- **Exercise task 1**
Reproduce the entire post below about the dream, word for word.

I woke up panicking. I had just had a disturbing dream. In the dream, I had forgotten that Skooter and Moped were out. It was a cold, windy, snowy day. I had abandoned them to the elements. Skooter came to the door with his fur standing up and frozen. Moped? Where was Moped? I scanned the yard quickly. There he was, snow covered and frozen, under a tree. I was afraid to call to him, but I did. And he moved, slowly but he moved. I hustled them both inside.
That's when I woke up panicking. How could I have done that to my boys? Wait, it was just a dream. Or was it? Haven't I truly abandoned them to a foreign place. I know, I know, they are doing well down there, but that doesn't change the fact that I left them there. I can still see Skooter's face at the door when we were leaving. He was whining, wondering why I wouldn't let him in. And absolutely wondering why I was leaving him.
I cried myself to sleep last night with that image burning brightly in my mind. No wonder I had the dream that I did. I do feel like I've abandoned them. Doing what is right is not always easy. Sometimes it's the hardest thing you'll ever do. But you know you have to do it because it's the best thing for everyone in the long run. In the short term, it just feels miserable.
So I thought that if I sat down and typed out the dream, I would feel better having got it out. No, not really. It was too real and too startling. It's a cold night out and I hope they have their blankets in their kennels to keep them warm. I need to be able to visualize them in their kennels, all curled up on their blankets, sleeping peacefully. I need to be able to do that. I won't be able to get through the night if I can't see them resting, warm and comfortable.

- **Given information**

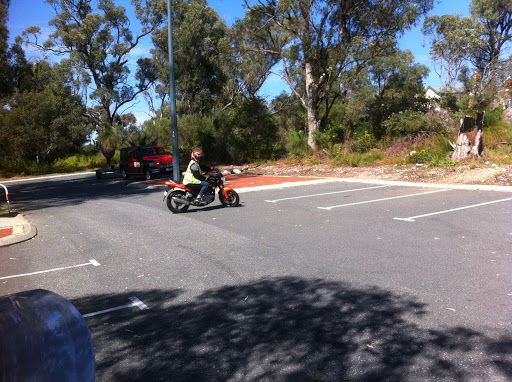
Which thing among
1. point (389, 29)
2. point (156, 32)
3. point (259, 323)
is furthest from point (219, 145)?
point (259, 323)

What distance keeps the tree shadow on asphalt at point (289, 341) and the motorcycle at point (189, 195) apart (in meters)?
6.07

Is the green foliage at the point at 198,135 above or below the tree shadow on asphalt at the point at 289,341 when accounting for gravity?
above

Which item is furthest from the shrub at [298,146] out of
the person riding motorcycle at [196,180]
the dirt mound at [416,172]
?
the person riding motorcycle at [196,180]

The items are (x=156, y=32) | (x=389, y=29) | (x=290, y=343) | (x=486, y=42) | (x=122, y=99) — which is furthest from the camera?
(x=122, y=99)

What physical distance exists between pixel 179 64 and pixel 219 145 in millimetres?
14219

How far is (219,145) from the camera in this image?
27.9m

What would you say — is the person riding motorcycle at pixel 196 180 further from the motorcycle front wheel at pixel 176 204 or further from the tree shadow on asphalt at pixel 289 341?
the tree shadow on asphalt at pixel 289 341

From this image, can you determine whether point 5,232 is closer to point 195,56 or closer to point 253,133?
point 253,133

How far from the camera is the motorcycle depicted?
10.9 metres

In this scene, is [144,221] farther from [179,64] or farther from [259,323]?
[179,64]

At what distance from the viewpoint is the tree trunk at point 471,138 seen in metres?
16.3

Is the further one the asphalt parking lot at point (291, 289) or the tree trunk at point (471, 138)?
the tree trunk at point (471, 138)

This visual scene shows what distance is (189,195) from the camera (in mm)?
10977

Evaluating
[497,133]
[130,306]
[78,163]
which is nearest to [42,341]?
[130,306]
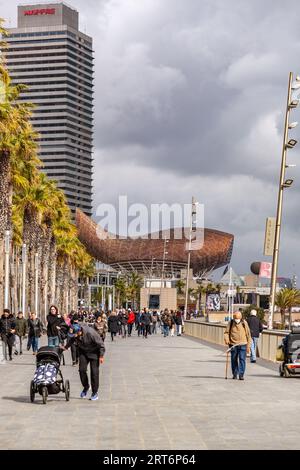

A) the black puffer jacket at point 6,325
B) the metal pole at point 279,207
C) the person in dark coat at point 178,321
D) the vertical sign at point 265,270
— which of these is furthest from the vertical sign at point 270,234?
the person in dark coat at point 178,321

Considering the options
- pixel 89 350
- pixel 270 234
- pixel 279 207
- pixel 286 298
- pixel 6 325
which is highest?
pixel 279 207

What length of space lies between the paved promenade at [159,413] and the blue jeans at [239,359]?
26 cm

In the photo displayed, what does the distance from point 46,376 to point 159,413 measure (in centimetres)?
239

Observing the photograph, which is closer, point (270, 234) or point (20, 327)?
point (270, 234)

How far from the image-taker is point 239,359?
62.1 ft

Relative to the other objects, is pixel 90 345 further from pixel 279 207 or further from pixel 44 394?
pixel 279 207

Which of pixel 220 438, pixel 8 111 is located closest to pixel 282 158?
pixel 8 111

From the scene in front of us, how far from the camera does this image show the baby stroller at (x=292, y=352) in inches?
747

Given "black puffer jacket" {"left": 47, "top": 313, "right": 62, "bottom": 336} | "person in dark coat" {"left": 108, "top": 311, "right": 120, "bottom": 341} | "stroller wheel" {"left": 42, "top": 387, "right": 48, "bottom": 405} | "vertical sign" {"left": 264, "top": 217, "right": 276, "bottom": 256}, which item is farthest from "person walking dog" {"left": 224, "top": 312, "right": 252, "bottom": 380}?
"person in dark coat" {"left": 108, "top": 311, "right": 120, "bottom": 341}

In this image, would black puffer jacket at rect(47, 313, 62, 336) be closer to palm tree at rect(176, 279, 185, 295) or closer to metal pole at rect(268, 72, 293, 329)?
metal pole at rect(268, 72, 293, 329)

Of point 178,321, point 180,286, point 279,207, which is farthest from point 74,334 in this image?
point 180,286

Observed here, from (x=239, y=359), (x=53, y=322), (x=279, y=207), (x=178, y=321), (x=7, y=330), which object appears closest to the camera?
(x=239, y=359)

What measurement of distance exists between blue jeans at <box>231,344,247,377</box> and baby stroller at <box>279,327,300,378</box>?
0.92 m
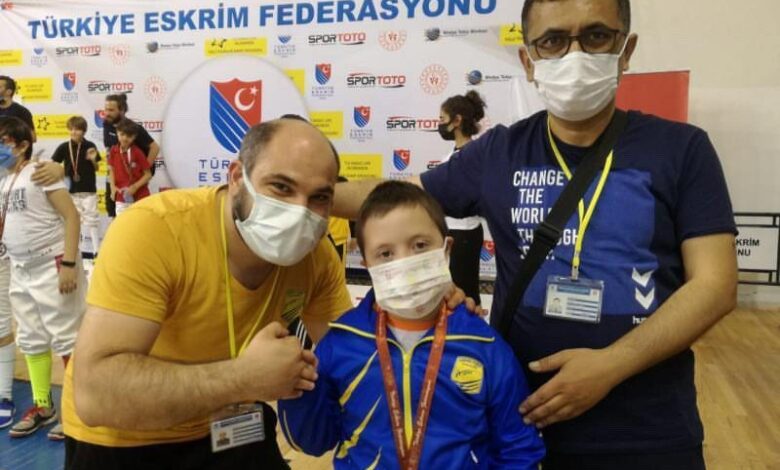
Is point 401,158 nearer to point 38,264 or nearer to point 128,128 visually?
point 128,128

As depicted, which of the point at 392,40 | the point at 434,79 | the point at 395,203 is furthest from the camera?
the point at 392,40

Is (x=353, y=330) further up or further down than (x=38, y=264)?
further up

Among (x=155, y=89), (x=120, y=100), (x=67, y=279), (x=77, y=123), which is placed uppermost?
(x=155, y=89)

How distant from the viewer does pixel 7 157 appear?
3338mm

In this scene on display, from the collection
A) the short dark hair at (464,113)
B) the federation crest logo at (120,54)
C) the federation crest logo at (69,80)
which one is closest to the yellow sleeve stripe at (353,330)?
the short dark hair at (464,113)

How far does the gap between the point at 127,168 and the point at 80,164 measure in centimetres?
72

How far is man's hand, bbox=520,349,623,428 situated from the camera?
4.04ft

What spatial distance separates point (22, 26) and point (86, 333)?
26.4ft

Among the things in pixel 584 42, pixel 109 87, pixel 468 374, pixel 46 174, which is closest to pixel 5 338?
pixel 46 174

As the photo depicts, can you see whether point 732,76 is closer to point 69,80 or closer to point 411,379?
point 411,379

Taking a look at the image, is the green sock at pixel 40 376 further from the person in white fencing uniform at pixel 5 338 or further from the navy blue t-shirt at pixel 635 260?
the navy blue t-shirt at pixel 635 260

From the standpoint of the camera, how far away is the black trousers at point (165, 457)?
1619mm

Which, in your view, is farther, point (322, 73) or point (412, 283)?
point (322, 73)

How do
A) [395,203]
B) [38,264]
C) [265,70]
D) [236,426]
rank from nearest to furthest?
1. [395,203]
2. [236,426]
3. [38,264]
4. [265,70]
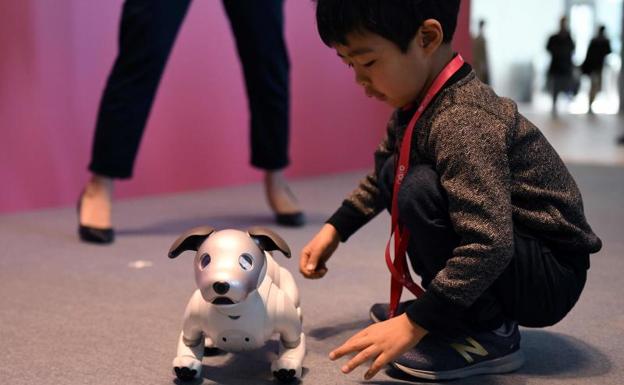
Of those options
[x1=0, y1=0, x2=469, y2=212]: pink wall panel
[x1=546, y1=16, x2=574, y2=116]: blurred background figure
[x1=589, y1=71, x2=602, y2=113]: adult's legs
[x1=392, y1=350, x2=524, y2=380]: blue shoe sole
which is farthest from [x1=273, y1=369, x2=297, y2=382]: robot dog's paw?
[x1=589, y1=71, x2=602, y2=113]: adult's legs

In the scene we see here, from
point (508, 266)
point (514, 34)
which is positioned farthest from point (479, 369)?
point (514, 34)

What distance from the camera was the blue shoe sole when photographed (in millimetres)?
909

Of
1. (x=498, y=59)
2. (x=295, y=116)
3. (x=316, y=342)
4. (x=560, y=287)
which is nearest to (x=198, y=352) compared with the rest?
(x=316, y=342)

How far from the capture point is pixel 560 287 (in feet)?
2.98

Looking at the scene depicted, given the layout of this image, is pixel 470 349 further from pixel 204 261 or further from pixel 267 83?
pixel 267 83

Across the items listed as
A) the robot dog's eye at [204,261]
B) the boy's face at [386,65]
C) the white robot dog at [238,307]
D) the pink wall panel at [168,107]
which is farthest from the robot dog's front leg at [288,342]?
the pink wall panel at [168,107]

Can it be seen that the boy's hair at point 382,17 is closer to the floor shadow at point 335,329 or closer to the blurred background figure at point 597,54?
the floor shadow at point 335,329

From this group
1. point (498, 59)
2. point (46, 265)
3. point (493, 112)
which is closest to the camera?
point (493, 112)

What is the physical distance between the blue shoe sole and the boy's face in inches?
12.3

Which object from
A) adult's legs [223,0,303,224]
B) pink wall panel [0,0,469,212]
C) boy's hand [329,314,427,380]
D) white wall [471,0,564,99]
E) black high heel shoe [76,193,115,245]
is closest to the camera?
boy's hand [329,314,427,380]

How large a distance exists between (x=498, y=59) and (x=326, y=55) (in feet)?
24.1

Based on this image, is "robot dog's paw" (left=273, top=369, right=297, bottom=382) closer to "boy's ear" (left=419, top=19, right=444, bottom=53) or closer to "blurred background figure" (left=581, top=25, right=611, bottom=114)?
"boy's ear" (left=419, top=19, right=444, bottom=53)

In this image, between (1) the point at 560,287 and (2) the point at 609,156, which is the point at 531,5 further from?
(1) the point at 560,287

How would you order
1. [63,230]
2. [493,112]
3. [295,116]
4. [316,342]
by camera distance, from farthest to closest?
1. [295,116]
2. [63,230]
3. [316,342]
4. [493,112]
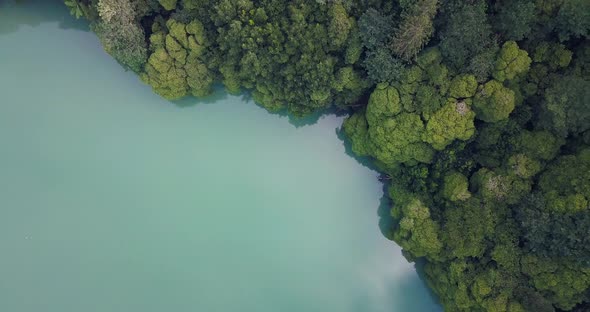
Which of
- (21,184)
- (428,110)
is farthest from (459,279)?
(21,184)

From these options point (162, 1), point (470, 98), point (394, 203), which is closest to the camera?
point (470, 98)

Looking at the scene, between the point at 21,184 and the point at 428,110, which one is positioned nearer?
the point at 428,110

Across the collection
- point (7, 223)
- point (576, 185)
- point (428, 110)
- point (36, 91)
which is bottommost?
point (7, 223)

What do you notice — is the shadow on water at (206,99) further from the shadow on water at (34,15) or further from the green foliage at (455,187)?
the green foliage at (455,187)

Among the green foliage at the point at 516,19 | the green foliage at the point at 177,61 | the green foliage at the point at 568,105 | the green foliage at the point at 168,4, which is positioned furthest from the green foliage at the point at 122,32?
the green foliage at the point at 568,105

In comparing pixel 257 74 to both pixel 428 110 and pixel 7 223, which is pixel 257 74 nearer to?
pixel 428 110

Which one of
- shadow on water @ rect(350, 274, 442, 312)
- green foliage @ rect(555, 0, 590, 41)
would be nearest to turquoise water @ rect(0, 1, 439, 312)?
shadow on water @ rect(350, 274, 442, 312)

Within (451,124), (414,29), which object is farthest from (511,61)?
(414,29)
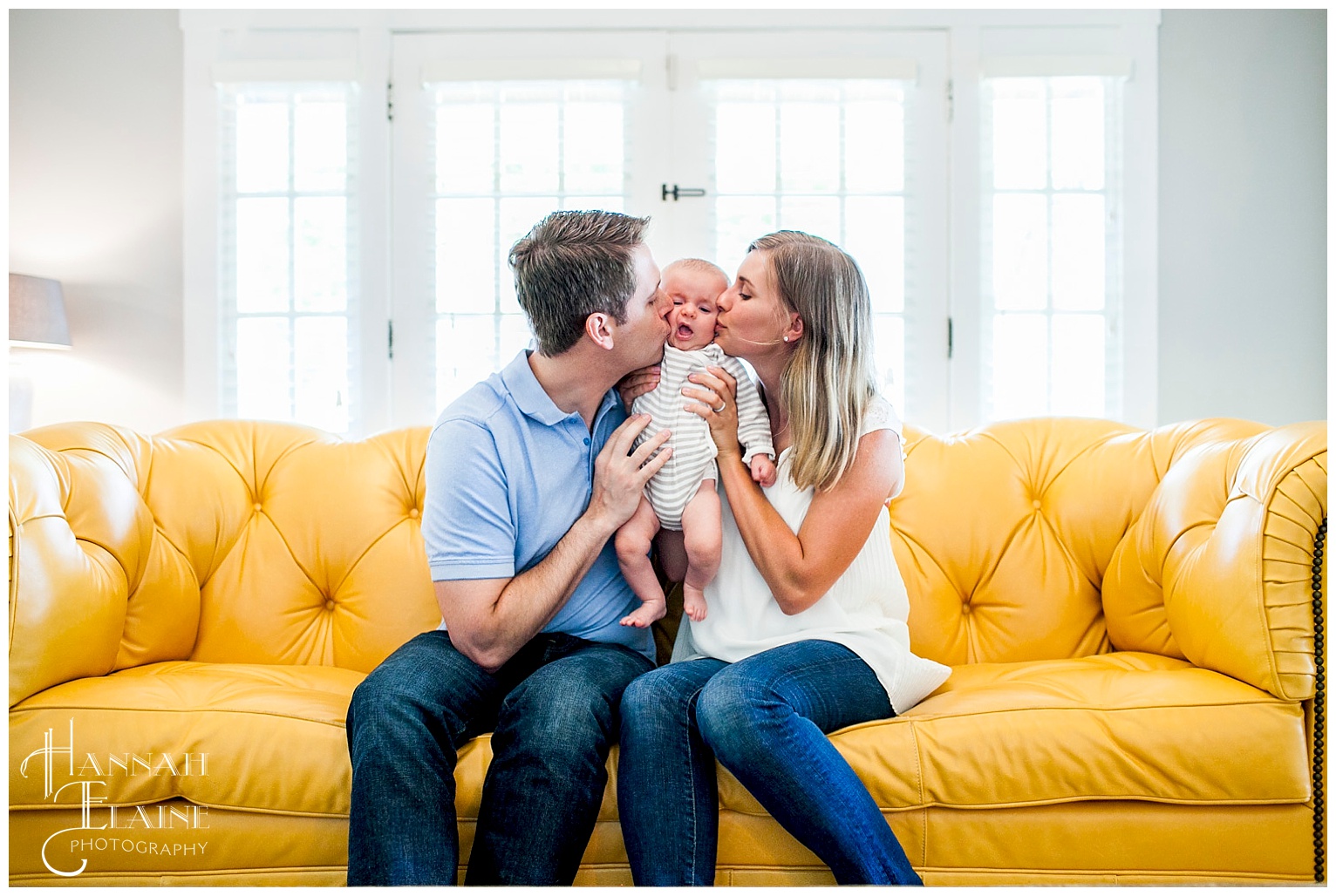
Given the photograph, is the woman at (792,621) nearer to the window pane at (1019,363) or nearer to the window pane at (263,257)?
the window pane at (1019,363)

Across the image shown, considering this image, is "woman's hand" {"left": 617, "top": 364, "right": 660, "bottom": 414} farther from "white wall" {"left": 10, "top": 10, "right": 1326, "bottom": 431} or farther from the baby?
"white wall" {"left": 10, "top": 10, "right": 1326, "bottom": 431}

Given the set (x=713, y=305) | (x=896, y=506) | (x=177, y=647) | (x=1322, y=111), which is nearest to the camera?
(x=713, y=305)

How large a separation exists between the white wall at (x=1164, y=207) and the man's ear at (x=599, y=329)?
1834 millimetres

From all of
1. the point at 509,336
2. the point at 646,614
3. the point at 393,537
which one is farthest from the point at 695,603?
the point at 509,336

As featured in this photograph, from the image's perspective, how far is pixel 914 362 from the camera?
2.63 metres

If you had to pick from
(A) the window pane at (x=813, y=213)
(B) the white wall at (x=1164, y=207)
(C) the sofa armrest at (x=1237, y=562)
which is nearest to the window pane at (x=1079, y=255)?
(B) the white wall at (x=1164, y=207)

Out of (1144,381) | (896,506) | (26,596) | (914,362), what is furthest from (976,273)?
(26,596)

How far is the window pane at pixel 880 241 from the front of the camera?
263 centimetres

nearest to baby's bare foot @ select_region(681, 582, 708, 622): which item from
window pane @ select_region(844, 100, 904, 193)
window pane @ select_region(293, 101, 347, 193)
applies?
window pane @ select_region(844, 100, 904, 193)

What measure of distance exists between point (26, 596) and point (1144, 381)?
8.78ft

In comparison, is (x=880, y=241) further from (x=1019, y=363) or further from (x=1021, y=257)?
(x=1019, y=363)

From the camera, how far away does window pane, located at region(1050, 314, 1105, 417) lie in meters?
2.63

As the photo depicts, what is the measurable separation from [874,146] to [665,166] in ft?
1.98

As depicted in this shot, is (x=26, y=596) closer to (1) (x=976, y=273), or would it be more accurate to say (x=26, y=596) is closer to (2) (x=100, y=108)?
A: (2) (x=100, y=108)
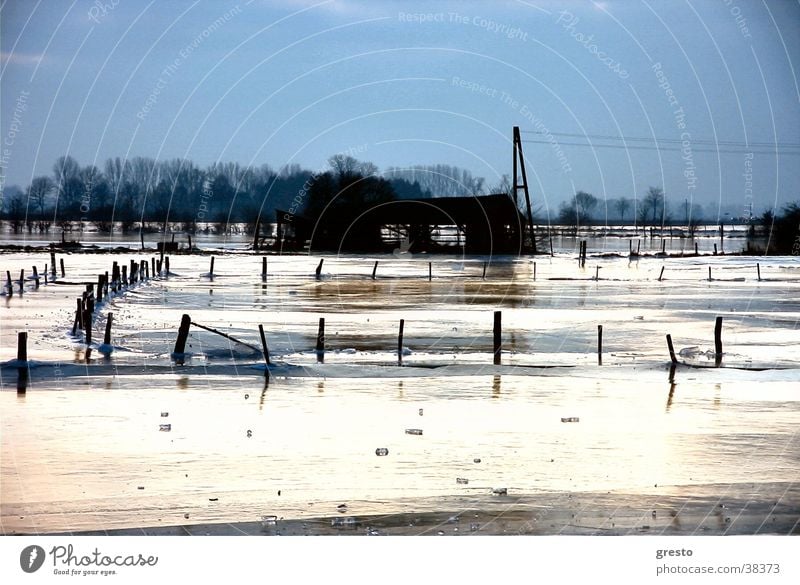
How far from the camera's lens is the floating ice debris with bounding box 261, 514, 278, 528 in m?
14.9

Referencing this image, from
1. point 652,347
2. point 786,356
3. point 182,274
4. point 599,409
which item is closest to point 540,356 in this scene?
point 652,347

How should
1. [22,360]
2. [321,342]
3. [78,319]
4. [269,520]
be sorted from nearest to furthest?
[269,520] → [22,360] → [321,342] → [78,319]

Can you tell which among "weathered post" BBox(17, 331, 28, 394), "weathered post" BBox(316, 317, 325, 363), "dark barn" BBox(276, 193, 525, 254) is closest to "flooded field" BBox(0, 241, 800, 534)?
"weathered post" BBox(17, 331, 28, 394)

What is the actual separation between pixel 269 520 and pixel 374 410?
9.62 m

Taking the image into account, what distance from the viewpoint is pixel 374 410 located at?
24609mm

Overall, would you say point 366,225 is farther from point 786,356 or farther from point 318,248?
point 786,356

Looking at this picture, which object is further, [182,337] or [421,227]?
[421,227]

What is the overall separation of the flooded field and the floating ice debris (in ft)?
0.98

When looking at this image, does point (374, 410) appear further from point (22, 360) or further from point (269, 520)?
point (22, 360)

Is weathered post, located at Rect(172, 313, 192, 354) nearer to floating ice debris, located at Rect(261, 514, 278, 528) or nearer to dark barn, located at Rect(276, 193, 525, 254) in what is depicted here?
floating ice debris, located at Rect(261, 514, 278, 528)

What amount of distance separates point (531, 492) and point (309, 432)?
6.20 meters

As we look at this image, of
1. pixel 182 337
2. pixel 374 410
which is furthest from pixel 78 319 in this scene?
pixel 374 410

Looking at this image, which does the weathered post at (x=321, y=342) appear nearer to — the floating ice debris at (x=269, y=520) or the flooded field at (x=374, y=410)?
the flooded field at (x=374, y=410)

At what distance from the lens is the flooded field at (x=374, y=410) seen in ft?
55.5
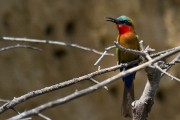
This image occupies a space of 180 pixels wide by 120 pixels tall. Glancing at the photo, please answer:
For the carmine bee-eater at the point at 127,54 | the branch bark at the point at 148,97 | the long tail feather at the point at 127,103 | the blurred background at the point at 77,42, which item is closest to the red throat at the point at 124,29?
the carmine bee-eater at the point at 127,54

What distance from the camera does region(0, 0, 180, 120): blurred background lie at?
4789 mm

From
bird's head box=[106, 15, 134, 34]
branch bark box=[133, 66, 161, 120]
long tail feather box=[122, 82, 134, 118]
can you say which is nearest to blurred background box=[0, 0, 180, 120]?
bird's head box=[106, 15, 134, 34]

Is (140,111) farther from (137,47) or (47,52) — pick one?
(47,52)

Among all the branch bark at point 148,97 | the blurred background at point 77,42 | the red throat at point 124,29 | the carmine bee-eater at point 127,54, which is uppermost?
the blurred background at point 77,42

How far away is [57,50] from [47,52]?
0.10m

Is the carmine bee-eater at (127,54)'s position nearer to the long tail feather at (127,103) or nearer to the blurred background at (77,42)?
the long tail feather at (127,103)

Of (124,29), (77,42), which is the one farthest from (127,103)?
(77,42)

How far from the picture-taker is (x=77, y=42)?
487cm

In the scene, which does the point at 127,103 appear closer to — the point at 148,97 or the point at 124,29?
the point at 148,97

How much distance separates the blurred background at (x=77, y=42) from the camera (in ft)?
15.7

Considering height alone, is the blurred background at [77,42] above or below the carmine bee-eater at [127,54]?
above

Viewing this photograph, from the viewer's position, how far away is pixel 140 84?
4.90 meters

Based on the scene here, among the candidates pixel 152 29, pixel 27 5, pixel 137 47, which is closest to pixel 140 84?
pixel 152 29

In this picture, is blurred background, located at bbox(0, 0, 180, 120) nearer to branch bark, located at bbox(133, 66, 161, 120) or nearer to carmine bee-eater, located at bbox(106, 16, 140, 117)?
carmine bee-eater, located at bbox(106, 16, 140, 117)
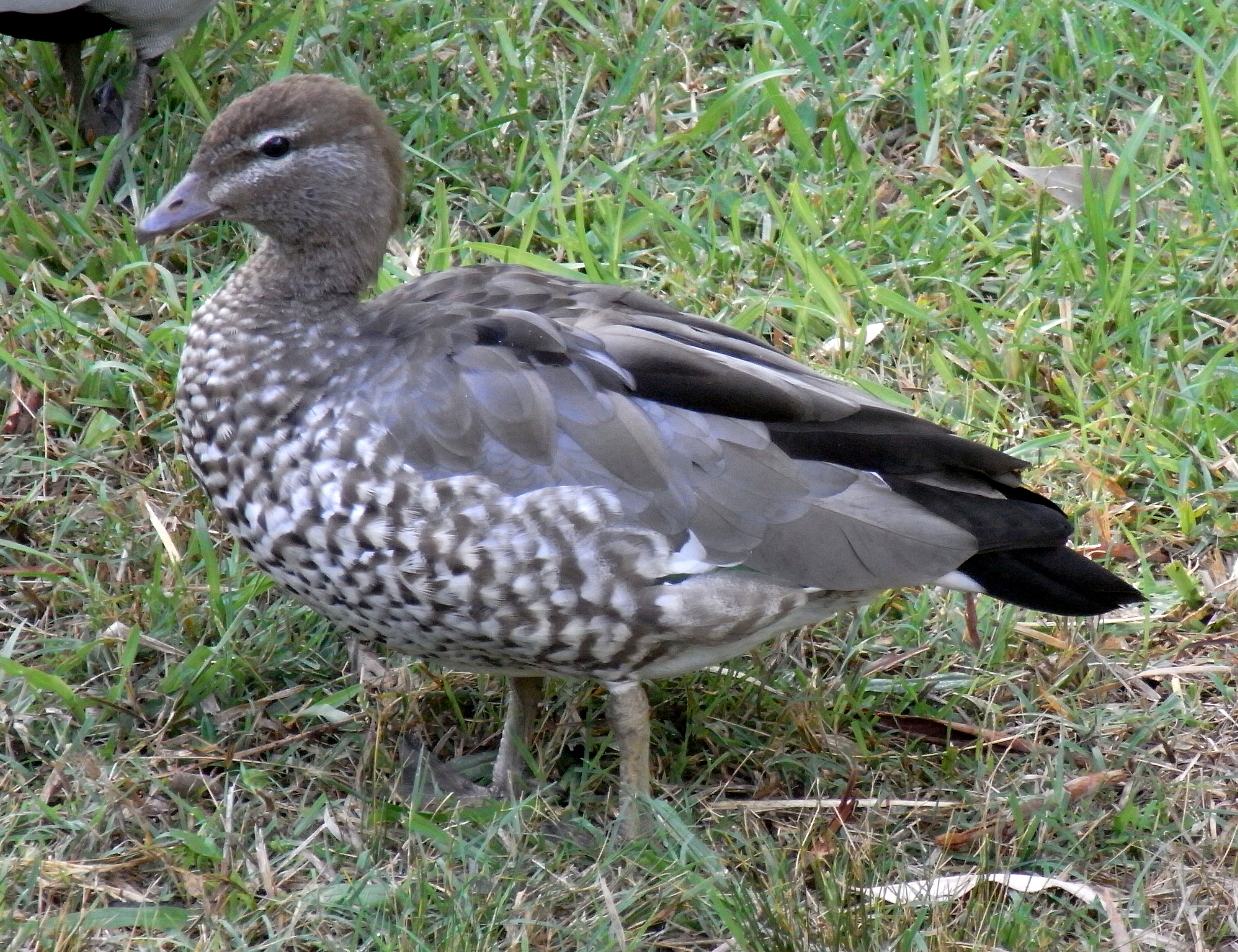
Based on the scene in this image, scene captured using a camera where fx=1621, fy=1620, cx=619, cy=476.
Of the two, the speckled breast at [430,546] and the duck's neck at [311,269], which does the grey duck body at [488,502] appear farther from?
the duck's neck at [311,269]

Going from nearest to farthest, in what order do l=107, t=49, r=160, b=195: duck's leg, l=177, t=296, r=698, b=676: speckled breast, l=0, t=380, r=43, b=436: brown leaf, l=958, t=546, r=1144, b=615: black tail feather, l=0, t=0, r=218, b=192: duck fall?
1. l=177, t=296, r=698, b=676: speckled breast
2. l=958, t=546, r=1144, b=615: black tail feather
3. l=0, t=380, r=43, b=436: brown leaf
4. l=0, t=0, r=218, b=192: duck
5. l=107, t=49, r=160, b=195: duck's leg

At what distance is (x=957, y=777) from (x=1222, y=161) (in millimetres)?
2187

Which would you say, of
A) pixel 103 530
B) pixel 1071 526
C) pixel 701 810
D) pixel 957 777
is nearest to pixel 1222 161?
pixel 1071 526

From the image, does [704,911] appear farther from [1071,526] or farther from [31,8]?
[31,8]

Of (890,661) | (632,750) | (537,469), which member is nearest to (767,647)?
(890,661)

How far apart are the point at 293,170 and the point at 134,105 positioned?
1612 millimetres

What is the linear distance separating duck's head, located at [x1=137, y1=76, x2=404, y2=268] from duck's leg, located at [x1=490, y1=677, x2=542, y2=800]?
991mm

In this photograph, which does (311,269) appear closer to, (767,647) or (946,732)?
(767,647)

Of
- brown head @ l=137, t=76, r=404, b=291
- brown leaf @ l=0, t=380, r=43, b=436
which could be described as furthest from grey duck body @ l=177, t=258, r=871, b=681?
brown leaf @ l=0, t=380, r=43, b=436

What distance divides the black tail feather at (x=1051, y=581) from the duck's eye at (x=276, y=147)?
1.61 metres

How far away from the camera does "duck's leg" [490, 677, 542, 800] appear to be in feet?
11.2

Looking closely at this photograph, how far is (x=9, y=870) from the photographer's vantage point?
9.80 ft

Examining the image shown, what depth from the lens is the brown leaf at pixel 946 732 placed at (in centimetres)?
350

- **Exercise task 2**
Collect every line of the listing above that contains the string "shirt". Case counts.

- **Correct answer 1**
I woke up panicking. I had just had a disturbing dream. In the dream, I had forgotten that Skooter and Moped were out. It was a cold, windy, snowy day. I had abandoned them to the elements. Skooter came to the door with his fur standing up and frozen. Moped? Where was Moped? I scanned the yard quickly. There he was, snow covered and frozen, under a tree. I was afraid to call to him, but I did. And he moved, slowly but he moved. I hustled them both inside.
That's when I woke up panicking. How could I have done that to my boys? Wait, it was just a dream. Or was it? Haven't I truly abandoned them to a foreign place. I know, I know, they are doing well down there, but that doesn't change the fact that I left them there. I can still see Skooter's face at the door when we were leaving. He was whining, wondering why I wouldn't let him in. And absolutely wondering why I was leaving him.
I cried myself to sleep last night with that image burning brightly in my mind. No wonder I had the dream that I did. I do feel like I've abandoned them. Doing what is right is not always easy. Sometimes it's the hardest thing you'll ever do. But you know you have to do it because it's the best thing for everyone in the long run. In the short term, it just feels miserable.
So I thought that if I sat down and typed out the dream, I would feel better having got it out. No, not really. It was too real and too startling. It's a cold night out and I hope they have their blankets in their kennels to keep them warm. I need to be able to visualize them in their kennels, all curled up on their blankets, sleeping peacefully. I need to be able to do that. I won't be able to get through the night if I can't see them resting, warm and comfortable.

- **Correct answer 2**
Taking a look at the image, is the green sock at pixel 40 376 further from the person in white fencing uniform at pixel 5 338 or further from the navy blue t-shirt at pixel 635 260?
the navy blue t-shirt at pixel 635 260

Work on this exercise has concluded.